PROMPT A:
According to the PaddleOCR-VL page, how many languages does the model support?
PROMPT B:
Please reproduce the part of the PaddleOCR-VL page starting at "PaddleOCR open-source project" and ending at "PaddlePaddle version 3.2.1.".

TEXT TO READ:
^^^^
资讯 文档
技术能力
语音技术
文字识别
人脸与人体
图像技术
语言与知识
视频技术

PaddleOCR-VL_API_en

PaddleOCR-VL Service Deployment & API Usage Example:

PaddleOCR open-source project GitHub address, this service is built based on the PaddleOCR-VL model from this open-source project.

Version Information: The current version on the PaddleOCR official website corresponds to PaddleX version 3.3.12 and PaddlePaddle version 3.2.1.

1. Introduction to PaddleOCR-VL

PaddleOCR-VL is an advanced and efficient document analysis model designed for element recognition within documents. Its core component, PaddleOCR-VL-0.9B, is a compact yet powerful Vision-Language Model (VLM) composed of a NaViT-style dynamic resolution visual encoder and an ERNIE-4.5-0.3B language model, enabling precise element recognition. The model supports 109 languages and excels at identifying complex elements such as text, tables, formulas, and charts, all while maintaining extremely low resource consumption. Comprehensive evaluations on widely-used public benchmarks and internal datasets demonstrate that PaddleOCR-VL achieves state-of-the-art (SOTA) performance in both page-level document analysis and element-level recognition. It significantly outperforms existing pipeline-based solutions, other multimodal document analysis approaches, and advanced general-purpose multimodal large models, while offering faster inference speed. These advantages make it highly suitable for real-world deployment.
^^^^
RECORD LIST:
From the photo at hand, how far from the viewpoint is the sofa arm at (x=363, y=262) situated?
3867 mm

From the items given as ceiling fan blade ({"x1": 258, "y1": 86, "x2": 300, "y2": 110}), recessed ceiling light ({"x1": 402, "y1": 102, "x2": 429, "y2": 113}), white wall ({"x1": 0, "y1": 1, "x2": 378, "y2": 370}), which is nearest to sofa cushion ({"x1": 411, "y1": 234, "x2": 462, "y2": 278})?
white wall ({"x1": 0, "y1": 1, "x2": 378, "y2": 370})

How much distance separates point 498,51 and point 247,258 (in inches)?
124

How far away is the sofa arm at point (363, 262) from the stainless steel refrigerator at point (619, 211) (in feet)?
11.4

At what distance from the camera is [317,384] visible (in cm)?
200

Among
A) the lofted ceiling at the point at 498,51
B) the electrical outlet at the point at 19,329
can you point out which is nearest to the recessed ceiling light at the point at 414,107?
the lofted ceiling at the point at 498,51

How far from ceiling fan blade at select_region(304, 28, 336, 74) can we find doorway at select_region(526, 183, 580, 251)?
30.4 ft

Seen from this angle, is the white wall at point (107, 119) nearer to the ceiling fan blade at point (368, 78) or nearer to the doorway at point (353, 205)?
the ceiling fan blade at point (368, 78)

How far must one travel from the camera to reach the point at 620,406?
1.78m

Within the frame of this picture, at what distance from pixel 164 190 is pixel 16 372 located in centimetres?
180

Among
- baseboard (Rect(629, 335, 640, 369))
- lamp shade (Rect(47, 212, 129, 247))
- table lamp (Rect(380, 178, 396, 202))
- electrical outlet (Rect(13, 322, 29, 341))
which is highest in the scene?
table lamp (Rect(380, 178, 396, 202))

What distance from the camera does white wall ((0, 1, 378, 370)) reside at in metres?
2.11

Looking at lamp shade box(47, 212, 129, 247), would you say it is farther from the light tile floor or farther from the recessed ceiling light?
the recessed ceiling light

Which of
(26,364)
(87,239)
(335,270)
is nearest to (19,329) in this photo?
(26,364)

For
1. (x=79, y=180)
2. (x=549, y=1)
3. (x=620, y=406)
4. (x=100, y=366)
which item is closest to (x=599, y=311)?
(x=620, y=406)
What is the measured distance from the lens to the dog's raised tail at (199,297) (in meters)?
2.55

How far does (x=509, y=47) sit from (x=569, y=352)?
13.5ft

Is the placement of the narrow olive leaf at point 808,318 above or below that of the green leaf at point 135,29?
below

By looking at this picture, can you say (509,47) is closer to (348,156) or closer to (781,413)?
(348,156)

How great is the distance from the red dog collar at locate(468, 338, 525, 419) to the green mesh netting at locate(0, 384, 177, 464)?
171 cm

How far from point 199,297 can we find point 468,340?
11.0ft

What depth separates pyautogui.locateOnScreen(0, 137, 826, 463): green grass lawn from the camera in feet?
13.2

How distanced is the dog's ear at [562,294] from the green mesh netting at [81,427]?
^^^^
RESPONSE A:
109 languages.

RESPONSE B:
PaddleOCR open-source project GitHub address, this service is built based on the PaddleOCR-VL model from this open-source project.

Version Information: The current version on the PaddleOCR official website corresponds to PaddleX version 3.3.12 and PaddlePaddle version 3.2.1.